(Scene-based reasoning records)
_ _ _
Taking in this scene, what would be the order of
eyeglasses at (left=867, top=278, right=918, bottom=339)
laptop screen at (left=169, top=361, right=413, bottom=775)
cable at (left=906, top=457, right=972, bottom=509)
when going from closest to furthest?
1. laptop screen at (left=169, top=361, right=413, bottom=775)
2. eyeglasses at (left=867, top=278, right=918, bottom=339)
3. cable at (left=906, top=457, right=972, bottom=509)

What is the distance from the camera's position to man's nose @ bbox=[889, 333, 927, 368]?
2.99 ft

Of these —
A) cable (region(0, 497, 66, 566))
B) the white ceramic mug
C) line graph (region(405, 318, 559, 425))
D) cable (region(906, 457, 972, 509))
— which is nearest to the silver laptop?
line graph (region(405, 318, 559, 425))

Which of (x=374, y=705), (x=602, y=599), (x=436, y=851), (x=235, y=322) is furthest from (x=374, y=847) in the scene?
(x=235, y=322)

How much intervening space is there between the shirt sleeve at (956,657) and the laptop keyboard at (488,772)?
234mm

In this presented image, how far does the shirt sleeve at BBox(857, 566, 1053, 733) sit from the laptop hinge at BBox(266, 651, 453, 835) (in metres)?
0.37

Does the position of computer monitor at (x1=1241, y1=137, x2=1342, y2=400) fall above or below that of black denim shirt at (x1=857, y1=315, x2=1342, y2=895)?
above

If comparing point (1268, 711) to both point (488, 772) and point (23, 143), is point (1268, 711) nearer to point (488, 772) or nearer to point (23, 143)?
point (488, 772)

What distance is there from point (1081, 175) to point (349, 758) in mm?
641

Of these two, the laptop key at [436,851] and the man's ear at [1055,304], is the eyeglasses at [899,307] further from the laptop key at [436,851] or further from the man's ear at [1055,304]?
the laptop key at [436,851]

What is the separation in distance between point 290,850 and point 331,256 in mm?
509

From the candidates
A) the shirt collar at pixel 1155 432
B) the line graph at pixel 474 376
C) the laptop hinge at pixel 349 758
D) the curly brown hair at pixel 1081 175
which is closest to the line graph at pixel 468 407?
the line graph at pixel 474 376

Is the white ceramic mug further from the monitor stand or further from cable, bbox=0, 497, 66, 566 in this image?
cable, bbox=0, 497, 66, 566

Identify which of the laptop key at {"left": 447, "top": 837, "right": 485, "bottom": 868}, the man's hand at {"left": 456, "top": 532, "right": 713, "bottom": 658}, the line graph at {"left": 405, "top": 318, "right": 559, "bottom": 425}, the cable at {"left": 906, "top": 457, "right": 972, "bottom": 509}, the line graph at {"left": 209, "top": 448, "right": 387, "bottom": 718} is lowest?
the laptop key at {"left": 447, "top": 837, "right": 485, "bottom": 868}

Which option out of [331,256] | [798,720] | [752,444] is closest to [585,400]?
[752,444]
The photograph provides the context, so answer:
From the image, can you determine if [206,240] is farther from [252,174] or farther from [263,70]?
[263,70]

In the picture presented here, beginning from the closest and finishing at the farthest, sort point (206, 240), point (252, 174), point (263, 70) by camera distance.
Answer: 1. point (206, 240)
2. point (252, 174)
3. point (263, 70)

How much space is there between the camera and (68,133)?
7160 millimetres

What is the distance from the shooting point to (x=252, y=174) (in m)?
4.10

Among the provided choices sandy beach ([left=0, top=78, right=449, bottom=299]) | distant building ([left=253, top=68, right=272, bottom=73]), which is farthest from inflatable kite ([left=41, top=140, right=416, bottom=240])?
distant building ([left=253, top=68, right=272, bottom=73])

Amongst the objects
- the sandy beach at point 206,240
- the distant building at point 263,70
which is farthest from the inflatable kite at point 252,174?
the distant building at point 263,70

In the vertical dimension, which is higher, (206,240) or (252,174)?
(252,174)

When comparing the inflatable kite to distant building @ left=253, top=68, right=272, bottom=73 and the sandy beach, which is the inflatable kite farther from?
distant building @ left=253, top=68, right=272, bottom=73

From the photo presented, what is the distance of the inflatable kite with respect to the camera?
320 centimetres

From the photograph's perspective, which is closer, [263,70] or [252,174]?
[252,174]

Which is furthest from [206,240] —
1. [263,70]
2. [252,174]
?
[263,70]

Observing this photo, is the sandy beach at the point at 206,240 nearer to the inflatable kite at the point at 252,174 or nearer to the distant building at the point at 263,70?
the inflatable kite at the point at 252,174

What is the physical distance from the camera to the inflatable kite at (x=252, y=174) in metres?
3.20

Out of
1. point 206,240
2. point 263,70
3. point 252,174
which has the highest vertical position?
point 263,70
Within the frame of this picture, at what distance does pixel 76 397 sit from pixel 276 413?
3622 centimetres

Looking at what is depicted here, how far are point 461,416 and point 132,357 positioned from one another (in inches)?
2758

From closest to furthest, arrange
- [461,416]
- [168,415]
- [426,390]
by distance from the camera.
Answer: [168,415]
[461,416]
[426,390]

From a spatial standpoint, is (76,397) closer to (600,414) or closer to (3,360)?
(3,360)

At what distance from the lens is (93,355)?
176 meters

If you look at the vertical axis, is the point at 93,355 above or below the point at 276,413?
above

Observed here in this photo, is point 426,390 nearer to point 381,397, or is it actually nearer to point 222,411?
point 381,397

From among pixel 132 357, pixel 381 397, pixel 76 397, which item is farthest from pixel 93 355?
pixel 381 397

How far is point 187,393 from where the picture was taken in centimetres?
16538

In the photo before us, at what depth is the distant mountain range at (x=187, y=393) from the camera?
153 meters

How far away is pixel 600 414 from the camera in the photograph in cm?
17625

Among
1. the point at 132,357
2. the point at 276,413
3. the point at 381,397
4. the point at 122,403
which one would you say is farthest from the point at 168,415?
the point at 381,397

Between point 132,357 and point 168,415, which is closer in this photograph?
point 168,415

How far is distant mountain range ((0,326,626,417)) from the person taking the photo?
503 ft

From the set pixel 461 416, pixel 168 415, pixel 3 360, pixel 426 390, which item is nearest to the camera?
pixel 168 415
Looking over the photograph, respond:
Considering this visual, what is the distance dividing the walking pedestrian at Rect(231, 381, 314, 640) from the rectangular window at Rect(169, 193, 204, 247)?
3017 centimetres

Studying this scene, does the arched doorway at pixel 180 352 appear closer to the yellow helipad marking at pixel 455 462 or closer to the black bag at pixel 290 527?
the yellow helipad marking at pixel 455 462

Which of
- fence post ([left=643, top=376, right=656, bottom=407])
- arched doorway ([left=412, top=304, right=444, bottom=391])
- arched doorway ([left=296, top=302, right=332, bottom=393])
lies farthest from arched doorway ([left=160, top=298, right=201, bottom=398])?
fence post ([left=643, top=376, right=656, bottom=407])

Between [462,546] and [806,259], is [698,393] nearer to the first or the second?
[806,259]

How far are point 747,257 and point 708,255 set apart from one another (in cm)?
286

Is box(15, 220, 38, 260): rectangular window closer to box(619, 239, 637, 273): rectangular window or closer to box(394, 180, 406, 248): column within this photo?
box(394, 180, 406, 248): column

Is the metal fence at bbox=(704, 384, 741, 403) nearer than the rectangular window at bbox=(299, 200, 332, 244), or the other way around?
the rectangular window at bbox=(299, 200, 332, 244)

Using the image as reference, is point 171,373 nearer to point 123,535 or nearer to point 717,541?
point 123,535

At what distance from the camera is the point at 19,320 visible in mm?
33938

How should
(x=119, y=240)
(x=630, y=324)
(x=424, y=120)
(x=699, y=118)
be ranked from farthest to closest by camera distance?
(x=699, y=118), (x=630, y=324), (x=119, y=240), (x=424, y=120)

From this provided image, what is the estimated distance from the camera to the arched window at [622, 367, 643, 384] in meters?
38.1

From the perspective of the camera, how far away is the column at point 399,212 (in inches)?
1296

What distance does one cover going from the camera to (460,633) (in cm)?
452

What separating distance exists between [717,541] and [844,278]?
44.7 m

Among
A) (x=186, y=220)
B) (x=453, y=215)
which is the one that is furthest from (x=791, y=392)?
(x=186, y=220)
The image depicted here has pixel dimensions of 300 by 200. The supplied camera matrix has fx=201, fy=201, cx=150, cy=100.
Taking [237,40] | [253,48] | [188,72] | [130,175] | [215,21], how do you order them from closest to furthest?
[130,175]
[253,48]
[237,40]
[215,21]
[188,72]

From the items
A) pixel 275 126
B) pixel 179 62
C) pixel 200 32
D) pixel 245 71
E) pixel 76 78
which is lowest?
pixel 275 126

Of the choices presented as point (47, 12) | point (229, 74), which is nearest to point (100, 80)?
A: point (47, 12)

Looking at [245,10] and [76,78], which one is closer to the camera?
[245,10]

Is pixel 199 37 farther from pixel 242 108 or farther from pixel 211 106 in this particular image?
_ _ _
Reproduce everything from the line containing "From the set" down to the line containing "3017 centimetres", but switch "walking pedestrian" to "standing pedestrian" and leave all else unchanged.

◆ Solution for this exercise:
From the set pixel 461 416, pixel 168 415, pixel 3 360, pixel 426 390, which item is nearest to the camera?
pixel 168 415
Looking over the photograph, respond:
Considering this visual, what is the distance dividing the standing pedestrian at Rect(231, 381, 314, 640) from the rectangular window at Rect(169, 193, 204, 247)?
3017 centimetres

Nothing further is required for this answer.